#### Using the information:
(1) Answer these questions using the abstract on gadolinium-doped carbon nanodots below. Mark each answer with its letter.
(a) Which three starting materials were combined to synthesize the nanodots?
(b) What relaxivity did the nanodots show at pH 5.5?
(c) Which two cell lines were used in the in vitro studies?
(2) From the abstract on gadolinium-doped carbon nanodots below, list every relaxivity value it reports, and state what each value refers to.

Gadolinium-Doped Carbon Nanodots as Potential Anticancer Tools for Multimodal Image-Guided Photothermal Therapy and Tumor Monitoring
Nicolò Mauro, Roberta Cillari, Cesare Gagliardo, Mara Andrea Utzeri, Maurizio Marrale, Gennara Cavallaro
Abstract
High Resolution Image Download MS PowerPoint Slide This study focuses on the synthesis and characterization of gadolinium-doped carbon nanodots (CDs-Gd) and their potential applications in multimodal imaging and precision cancer therapy. CDs-Gd were synthesized through a solvothermal decomposition method combining citric acid, GdCl 3, and urea. The incorporation of Gd 3+ ions within the carbonaceous structure resulted in stable CDs-Gd with a peculiar architecture that retained optical and paramagnetic properties. Combined characterization techniques confirmed the presence of pH-sensitive COOH functions on the CDs-Gd surface along with the unique lattice structure induced by Gd 3+ doping. The optical properties of CDs-Gd exhibited a tunable emission spectrum displaying blue-green emission with pH-dependent behavior. Additionally, CDs-Gd exhibited contrast-enhancing properties in T 1 -weighted magnetic resonance imaging (MRI) experiments. MRI acquisitions at different Gd 3+ concentrations and pH values demonstrated the potential of CDs-Gd as contrast agents for monitoring pH changes in an aqueous environment. We found that the relaxivity of CDs-Gd at pH 5.5 (tumor, 11.3 mM –1 s –1 ) is roughly 3-fold higher than that observed at pH 7.4 (physiological, 5.0 mM –1 s –1 ) and outperformed clinical standards such as γ-butyrol (3.3 mM –1 s –1 ). Monitoring pH changes in tumor microenvironment (TME) is crucial for evaluating the effectiveness of anticancer treatments and understanding tumor progression. Furthermore, CDs-Gd demonstrated concentration-dependent photothermal conversion ability in the near-infrared (NIR) region, allowing for efficient heat generation under laser irradiation. This indicates the potential application of CDs-Gd in image-guided photothermal therapy (IG-PTT) for cancer treatment. The in vitro studies on MCF-7 (breast cancer) and 16-HBE (healthy bronchial epithelium) cell lines demonstrated that CDs-Gd exhibited high biocompatibility (cell viability >80%). However, upon NIR activation, they showed potent anticancer effects by inhibiting tumor cell proliferation and inducing apoptosis selectively in cancer cells. In conclusion, the synthesized CDs-Gd nanoparticles possess unique optical, photothermal, and MRI contrast properties, making them promising candidates for multimodal imaging-guided precision cancer therapy applications.

#### Entries provided:
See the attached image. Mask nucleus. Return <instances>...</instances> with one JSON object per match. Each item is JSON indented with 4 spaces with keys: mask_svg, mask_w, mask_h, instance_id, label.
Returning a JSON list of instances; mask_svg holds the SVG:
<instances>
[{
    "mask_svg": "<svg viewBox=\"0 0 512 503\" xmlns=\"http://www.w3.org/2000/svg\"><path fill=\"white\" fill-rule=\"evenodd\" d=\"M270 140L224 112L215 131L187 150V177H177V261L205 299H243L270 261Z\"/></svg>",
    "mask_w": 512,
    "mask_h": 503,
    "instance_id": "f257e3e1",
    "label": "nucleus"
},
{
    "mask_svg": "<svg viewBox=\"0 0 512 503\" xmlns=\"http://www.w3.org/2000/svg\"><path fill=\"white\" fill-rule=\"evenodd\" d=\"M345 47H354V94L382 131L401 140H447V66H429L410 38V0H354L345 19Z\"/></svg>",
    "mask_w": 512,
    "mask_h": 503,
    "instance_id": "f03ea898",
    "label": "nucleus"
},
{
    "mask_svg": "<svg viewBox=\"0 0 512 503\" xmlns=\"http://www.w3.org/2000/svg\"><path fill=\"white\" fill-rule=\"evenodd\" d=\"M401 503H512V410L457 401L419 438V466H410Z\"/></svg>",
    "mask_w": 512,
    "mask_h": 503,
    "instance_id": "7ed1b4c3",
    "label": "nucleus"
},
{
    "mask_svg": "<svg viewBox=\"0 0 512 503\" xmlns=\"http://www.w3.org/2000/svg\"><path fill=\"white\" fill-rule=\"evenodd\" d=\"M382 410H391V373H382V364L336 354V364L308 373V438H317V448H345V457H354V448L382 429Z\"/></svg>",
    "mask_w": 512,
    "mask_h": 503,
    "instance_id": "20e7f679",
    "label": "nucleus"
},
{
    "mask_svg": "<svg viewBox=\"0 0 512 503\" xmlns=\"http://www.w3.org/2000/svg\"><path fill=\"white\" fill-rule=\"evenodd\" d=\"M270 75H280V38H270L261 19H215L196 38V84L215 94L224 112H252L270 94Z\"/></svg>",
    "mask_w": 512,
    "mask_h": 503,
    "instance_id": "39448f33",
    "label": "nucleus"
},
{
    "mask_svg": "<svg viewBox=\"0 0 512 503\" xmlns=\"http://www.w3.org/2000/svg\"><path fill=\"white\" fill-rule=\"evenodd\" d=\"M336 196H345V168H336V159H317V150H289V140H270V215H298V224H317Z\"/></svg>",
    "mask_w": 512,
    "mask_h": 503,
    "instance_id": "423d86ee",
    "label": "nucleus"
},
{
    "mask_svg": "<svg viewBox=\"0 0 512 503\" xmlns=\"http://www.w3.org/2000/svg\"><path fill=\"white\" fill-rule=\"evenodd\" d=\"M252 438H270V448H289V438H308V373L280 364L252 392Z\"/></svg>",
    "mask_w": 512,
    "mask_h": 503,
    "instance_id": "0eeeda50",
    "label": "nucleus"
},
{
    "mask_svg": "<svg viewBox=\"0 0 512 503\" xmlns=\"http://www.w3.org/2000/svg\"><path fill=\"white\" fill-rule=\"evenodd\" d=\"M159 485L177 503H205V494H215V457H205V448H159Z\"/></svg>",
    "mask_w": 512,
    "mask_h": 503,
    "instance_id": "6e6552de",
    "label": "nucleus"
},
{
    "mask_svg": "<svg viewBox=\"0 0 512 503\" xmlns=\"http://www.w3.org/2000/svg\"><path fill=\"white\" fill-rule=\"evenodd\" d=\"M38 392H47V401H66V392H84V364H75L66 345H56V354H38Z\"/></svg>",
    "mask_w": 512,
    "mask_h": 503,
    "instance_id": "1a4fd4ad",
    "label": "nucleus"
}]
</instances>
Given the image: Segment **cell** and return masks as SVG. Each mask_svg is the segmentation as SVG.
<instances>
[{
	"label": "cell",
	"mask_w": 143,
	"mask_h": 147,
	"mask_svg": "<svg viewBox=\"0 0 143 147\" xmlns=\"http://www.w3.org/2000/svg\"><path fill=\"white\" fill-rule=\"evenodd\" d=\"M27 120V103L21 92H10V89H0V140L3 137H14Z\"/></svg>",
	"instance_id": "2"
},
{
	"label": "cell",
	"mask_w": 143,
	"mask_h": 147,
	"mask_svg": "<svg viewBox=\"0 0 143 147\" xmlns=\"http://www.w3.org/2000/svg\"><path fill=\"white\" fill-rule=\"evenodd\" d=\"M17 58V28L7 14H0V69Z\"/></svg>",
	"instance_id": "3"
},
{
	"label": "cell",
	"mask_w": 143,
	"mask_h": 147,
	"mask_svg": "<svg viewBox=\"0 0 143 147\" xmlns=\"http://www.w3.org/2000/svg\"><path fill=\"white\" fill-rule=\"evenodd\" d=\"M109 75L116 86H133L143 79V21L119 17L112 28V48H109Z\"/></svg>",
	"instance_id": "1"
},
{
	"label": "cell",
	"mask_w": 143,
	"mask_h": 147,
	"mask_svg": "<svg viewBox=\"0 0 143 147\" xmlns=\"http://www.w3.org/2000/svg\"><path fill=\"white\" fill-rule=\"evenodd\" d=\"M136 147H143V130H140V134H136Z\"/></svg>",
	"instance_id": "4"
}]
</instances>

#### Results:
(1)
(a) Citric acid, GdCl3, and urea.
(b) 11.3 mM–1 s–1.
(c) MCF-7 (breast cancer) and 16-HBE (healthy bronchial epithelium).

(2)
- 11.3 mM–1 s–1: the nanodots at pH 5.5 (tumor)
- 5.0 mM–1 s–1: the nanodots at pH 7.4 (physiological)
- 3.3 mM–1 s–1: the clinical standard γ-butyrol